Pegg is known for his cult sitcom Spaced, as well as his Three Flavours Cornetto film trilogy, which includes Shaun Of The Dead, Hot Fuzz and The World’s End.
He has also starred in major blockbusters including the Mission Impossible franchise alongside Cruise.
Speaking to Lauren Laverne on BBC Radio 4’s Desert Island Discs, Pegg said Cruise often appreciated “the ridiculousness” of his immense fame.
“It’s always been a very easy relationship. I think you realise when you meet the person rather than the thicket of mythology that’s built up around them it’s a different experience,” he said.
“I mean, he loves (the fame) and he really relishes it, it’s all he knows.
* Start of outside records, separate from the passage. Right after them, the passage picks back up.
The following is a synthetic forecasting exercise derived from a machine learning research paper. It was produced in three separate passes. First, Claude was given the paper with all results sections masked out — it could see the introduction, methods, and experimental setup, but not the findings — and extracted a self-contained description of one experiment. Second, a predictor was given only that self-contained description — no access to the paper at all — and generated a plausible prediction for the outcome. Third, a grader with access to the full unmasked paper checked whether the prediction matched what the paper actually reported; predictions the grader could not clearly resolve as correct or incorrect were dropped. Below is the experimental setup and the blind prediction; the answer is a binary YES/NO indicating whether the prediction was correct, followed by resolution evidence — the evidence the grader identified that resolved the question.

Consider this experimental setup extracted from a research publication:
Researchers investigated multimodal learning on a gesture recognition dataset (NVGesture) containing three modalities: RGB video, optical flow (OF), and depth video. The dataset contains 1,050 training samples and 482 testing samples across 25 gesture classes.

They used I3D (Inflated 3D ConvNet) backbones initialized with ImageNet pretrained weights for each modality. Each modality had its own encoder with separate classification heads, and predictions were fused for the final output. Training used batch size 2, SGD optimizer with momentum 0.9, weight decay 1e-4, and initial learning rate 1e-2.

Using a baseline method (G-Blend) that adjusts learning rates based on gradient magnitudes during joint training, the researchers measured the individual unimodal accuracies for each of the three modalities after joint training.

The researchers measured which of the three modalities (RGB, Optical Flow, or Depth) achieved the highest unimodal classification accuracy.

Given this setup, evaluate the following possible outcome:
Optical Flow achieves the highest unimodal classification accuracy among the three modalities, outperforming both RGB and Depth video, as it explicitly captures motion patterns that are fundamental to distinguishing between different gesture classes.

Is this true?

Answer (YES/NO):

It energises him and spurs him on.”
He added: “I don’t think I would appreciate that particularly. I find that very stressful and overwhelming and I would maybe want to sort of retreat, I’m happy with where I am.
“We joke about it. I mean I always make fun of him for it, you know, about the things that he can access.”
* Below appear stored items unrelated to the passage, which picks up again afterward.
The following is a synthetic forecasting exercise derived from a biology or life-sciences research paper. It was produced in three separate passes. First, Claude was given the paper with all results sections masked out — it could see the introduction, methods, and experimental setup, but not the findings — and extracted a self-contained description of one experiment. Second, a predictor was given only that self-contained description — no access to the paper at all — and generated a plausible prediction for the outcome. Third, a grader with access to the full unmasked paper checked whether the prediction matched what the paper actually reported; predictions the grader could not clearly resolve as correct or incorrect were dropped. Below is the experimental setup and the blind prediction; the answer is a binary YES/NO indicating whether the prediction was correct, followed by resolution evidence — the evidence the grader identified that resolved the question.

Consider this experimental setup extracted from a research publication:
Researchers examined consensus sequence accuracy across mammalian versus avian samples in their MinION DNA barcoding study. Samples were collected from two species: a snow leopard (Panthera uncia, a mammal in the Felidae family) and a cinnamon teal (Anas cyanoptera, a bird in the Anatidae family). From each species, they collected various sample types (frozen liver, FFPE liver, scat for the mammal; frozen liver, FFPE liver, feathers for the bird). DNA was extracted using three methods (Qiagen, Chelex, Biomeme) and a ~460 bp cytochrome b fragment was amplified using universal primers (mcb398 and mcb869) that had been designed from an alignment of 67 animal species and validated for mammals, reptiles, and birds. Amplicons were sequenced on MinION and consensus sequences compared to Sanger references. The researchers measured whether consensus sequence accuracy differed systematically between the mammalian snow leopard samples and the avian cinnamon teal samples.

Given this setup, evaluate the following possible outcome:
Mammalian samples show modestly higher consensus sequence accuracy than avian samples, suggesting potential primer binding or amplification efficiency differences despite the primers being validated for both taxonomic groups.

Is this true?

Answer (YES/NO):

Pegg recalled an incident while filming in South Africa, when Cruise had flown him in a helicopter to a seaside location so he could swim with sharks, describing it as “a real Tom Cruise kind of day”.
“He kind of appreciates the ridiculousness of it sometimes,” he said.
But Pegg added that he did not like to question Cruise on things such as his personal life or beliefs.
“I don’t ask him about stuff like that because I feel that would be me abusing my privileged access that I get to him,” Pegg said.
“My relationship with him is just very simple and amiable. We’re friends.”
Pegg also discussed his childhood, early career as a comedian and struggles with depression, even while at the height of his Hollywood success in 2006.
On his alcohol abuse he said: “You become very sneaky when you have something like that in your life.
“You learn how to do it without anyone noticing because it takes over. It wants to sustain itself and it will do everything it can to not be stopped.
“But eventually it just gets to a point when it can’t be hidden, and that’s when, thankfully, I was able to pull out the dive.”
Pegg, 52, said recently he would “work till he dropped”.
“I’m really happy when I’m working,” he said.
“Sometimes it’s difficult because it takes you away from home, and I do miss my family when I’m away.
“That’s something I’ve had to kind of learn how to cope with.”
He added that he was happiest when he was at home with his family.
“We’re all on different devices. Dogs are asleep. That’s when I’m happiest,” he said.
Desert Island Discs airs on BBC Sounds and BBC Radio 4 at 11.15am on Sunday.